Copy out every line in the entries below that contains the string "crop", matching case exactly.

%%

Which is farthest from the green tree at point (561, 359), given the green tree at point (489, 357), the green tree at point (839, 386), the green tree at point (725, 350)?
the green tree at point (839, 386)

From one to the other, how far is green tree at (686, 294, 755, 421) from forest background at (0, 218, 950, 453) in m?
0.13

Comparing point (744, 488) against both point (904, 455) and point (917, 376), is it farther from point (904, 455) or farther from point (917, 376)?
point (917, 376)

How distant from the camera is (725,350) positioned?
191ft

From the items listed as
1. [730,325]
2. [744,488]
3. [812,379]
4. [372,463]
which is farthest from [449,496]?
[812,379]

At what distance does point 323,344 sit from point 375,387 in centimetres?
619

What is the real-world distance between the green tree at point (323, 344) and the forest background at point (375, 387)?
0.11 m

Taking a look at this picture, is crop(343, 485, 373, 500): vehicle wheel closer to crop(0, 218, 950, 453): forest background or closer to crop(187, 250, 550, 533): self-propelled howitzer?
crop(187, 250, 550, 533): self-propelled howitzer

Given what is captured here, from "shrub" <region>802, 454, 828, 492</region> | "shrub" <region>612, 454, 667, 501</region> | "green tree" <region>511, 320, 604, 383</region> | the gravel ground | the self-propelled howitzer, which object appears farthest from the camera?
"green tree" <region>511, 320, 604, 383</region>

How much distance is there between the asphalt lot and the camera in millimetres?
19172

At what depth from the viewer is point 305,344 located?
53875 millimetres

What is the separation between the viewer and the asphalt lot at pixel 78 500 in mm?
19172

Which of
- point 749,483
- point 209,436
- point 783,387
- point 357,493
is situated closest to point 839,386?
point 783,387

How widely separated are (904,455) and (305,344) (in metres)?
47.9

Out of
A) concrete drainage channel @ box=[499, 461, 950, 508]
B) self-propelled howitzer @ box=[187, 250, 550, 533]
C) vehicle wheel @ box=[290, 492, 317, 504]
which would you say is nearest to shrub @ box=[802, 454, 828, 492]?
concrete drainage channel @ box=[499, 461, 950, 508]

%%

**SOLUTION TO THIS EXERCISE**
Taking a look at this picture, is crop(343, 485, 373, 500): vehicle wheel closer to crop(0, 218, 950, 453): forest background or closer to crop(187, 250, 550, 533): self-propelled howitzer?
crop(187, 250, 550, 533): self-propelled howitzer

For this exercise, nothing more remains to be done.